My Thoughts on State of the Union Address

This week I offered my reaction to President Obama’s remarks on energy policy in his State of the Union address:

 

Renewables: Time to Move On

By Margo Thorning

Chief Economist, American Council for Capital Formation

President Obama announced expansion of domestic oil and gas drilling which is a positive step. But then he renewed his commitment to backing renewable energy sources. There’s a time for stubbornness and a time to move on.

The Department of Energy’s EIA shows that new electric generating capacity using wind and solar power tends to be considerably more expensive than conventional, available and secure natural gas and coal resources.

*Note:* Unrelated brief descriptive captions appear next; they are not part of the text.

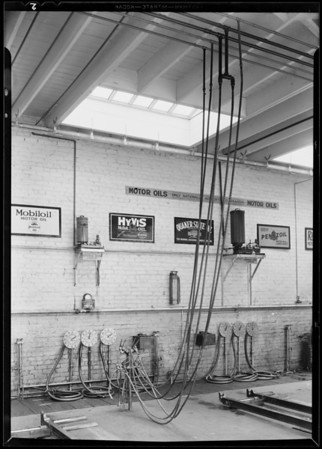 Selected greasing stations, Southern California, 1931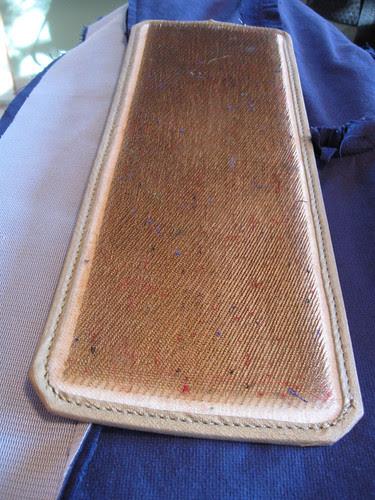 Velvet board full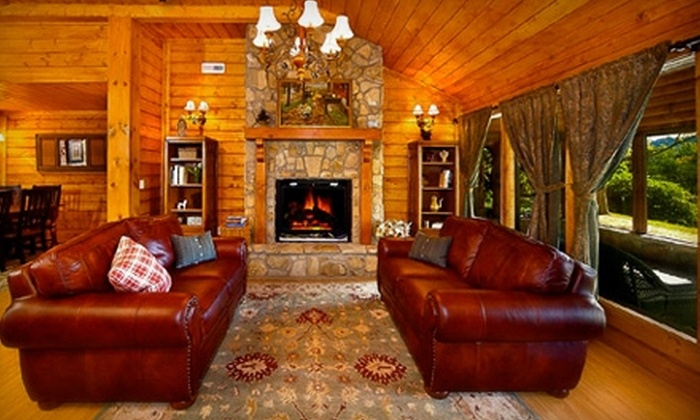 air cabins sevierville groupon biz phone waldens vacation yelp tn o creek cabin number rentals mountain rd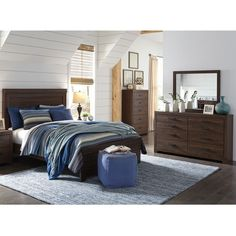 Walnut Park 3 Pc King Bedroom | Weekends Only Furniture and ...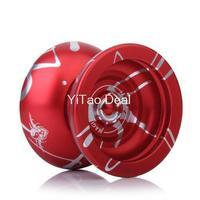Free shipping 2014 NEW Version Magic YOYO N11 Alloy Aluminum Professional Yo-Yo YoYo Toy Black With Golden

And in a world of real tradeoffs, every dollar spent on expensive renewable energy is money that could have been used by households and business for purchasing consumer goods or productive new investments that make economic sense. Increasing aggregate demand is key to strong U.S. job growth; spending more than is necessary on energy is a drag on overall demand for goods and services. Indeed, there is a direct linkage between energy use and economic recovery, as in recent years each 1 percent increase in Gross Domestic Product in the U.S. has been accompanied by a 0.2 percent increase in energy use. Inexpensive energy from conventional energy sources for electricity generation and transportation fuels is critical for restoring U.S. economic growth.

High U.S. electricity prices are a real burden on U.S. consumers. USA Today recently reported “households paid a record $1,419 on average for electricity in 2010, the fifth consecutive yearly increase above the inflation rate.” This “jump has added about $300 a year to what households pay for electricity. That’s the largest sustained increase since a run-up in electricity prices during the 1970s.”

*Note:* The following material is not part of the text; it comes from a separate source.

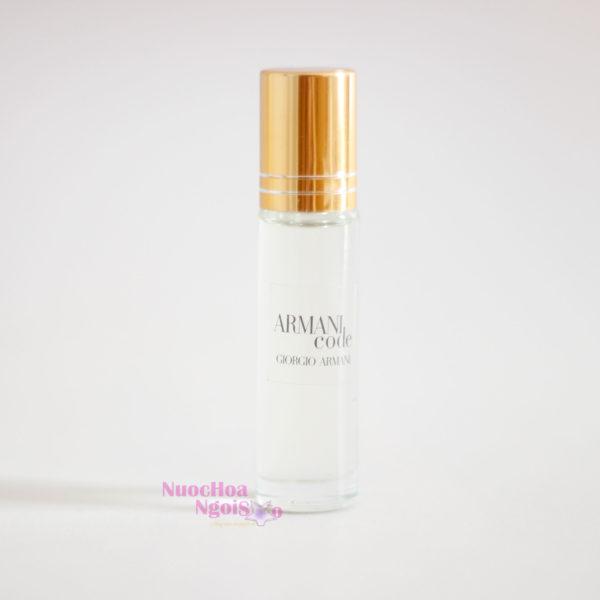 Tinh dầu nước hoa Armani Code 10ml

Meanwhile, subsidizing renewables costs jobs and slows economic growth, burdening taxpayers by grabbing up a massive share of tax code subsidies. In 2010, an estimated 76 percent of the $19.1 billion in federal tax incentives went to renewables and for energy efficiency, conservation and alternative technology vehicle projects while only 13 percent went to fossil fuels, according to the Congressional Research Service. Some renewable electricity enjoys negative tax rates: solar thermal’s effective tax rate is -245 percent and wind power’s is -164 percent.

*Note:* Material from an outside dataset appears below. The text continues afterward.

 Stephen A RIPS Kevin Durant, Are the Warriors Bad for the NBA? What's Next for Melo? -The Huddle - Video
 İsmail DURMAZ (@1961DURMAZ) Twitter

Frankly, there are many more efficient ways to boost our economy, even just within the energy sector. Chief among them, of course, would be to give the thumbs-up to the Keystone XL pipeline, which is slated to bring real jobs and lasting economic impact to America (rather than China, which is more than happy to gulp down traditional energy in a fashion that is far less “clean” than here).

Doggedly pursuing bad policies isn’t leadership. It’s just a bad investment that harms the very Americans the President’s administration is trying to help.

Margo Thorning

Dr. Margo Thorning has frequently testified as an expert witness on capital formation, tax, energy and environmental policies before multiple U.S. congressional committees. She has also traveled coast to coast to present findings to state and local lawmakers, business organizations and the media on the economic impact of climate change policies on local job and economic growth.